Os policias civis acusados são: o delegado Fabio Baena Martin; os investigadores Eduardo Lopes Monteiro, Marcelo Marques de Souza, Marcelo Roberto Ruggieri e Rogerio de Almeida Felicio; e os agentes Valmir Pinheiro e Valdenir Paulo de Almeida.

Os acusados não policiais são: os empresários Ademir Pereira de Andrade e Robinson Granger de Moura; o advogado Ahmed Hassan Saleh; e a esposa de um dos policiais, Danielle Bezerra dos Santos.

O Gaeco pede que alguns dos réus sejam condenados parcialmente, porque nem todos se envolveram em todas as categorias de crimes listados. O que cada um deles praticou está descrito em detalhes no documento enviado à justiça, um memorial com mais de 300 páginas contendo trocas de mensagens, depoimentos e outros elementos de prova.

A operação teve enfoque principalmente em esquemas para transferência de grande soma de dinheiro e bens.

"As apurações identificaram movimentações milionárias, aquisição dissimulada de imóveis de alto padrão, uso de empresas de fachada e ocultação patrimonial em benefício de integrantes da facção criminosa", afirmou o Gaeco.
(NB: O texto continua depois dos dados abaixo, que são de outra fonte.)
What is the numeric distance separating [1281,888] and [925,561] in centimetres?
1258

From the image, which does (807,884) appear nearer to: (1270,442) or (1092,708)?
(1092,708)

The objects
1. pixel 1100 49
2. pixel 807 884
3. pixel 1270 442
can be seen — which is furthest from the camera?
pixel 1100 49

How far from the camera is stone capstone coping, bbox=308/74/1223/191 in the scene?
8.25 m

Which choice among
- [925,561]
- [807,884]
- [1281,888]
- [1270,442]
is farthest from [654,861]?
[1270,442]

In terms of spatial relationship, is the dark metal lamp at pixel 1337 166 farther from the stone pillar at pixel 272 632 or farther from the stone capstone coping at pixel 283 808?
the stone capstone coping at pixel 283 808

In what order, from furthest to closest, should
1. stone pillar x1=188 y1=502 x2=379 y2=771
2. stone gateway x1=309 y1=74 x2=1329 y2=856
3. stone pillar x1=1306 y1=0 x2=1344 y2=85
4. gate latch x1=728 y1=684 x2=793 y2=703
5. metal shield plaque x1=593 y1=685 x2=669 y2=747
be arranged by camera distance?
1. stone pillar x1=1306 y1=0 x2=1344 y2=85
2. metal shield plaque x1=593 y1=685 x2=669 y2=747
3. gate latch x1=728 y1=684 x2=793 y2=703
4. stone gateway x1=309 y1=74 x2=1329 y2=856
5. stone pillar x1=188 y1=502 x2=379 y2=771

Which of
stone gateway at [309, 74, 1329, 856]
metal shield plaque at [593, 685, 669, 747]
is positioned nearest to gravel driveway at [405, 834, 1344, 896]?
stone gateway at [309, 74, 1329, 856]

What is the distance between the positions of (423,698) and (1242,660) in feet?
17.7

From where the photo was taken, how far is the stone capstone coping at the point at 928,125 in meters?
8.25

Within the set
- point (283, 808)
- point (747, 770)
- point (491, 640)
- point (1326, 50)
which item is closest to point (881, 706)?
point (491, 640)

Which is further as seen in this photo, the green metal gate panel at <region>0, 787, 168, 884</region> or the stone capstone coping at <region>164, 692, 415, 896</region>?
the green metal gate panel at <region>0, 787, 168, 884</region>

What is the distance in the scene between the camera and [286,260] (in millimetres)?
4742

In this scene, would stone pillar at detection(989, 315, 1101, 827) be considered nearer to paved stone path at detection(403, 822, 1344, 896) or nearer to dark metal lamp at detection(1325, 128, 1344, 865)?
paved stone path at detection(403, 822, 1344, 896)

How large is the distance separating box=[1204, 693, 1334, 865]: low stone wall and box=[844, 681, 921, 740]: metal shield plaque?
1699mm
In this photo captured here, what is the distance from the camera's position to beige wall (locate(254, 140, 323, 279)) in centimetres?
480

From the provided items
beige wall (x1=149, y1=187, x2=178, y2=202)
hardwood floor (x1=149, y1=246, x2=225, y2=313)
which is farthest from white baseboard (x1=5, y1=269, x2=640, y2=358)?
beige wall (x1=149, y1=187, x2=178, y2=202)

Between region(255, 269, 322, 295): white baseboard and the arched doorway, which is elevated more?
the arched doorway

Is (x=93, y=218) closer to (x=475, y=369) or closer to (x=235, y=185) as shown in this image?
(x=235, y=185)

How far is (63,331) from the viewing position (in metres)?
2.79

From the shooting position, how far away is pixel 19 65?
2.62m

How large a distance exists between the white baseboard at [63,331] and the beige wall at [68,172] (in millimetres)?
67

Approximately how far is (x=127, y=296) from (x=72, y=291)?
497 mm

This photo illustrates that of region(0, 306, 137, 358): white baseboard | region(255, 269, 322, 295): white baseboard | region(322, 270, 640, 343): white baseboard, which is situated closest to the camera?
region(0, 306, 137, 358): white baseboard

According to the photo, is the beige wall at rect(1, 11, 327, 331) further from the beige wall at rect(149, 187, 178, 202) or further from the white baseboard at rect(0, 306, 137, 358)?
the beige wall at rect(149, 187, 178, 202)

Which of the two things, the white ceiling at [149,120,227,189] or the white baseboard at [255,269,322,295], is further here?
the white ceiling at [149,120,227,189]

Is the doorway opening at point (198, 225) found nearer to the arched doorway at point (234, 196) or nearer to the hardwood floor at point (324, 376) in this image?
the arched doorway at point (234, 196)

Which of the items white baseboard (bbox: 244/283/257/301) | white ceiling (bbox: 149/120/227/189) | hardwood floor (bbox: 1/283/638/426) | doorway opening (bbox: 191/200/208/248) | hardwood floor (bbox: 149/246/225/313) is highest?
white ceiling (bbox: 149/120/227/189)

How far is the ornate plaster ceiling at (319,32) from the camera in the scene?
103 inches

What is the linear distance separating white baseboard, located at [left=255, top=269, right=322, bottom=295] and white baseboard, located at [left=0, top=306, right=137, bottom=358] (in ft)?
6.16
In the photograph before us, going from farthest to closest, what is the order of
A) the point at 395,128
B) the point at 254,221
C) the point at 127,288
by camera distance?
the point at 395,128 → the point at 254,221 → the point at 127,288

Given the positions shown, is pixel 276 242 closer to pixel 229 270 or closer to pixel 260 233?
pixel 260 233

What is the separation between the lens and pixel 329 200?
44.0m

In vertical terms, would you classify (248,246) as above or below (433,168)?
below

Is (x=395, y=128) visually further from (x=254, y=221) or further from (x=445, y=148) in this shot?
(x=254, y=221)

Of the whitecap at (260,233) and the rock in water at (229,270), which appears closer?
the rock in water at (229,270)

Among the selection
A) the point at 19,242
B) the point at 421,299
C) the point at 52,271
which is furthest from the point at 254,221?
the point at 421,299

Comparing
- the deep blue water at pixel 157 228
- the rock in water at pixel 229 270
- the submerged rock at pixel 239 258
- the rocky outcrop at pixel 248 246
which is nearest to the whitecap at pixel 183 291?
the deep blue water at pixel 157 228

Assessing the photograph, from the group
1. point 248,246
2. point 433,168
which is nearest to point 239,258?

Os promotores detalham também como cada policial se envolveu no esquema

"Policiais civis denunciados teriam exercido papel estratégico para a organização criminosa, utilizando as funções públicas para favorecer integrantes da facção, garantir proteção às atividades ilícitas e obter vantagens indevidas", dizem os promotores. "Entre os fatos narrados estão suspeitas de solicitação de propina, recebimento de presentes de alto valor e apropriação de relógios de luxo durante o cumprimento de mandados judiciais."

O trabalho de tribunal após a operação policial foi longo. "No curso da instrução, foram realizadas 13 audiências, em que foram ouvidas quatro testemunhas comuns, cerca de 60 testemunhas arroladas pelas defesas e uma testemunha do juízo, sendo interrogados 13 réus", informa o documento.

O Ministério Público e os advogados de defesa têm agora 40 dias para apresentar suas considerações finais à Justiça antes da sentença.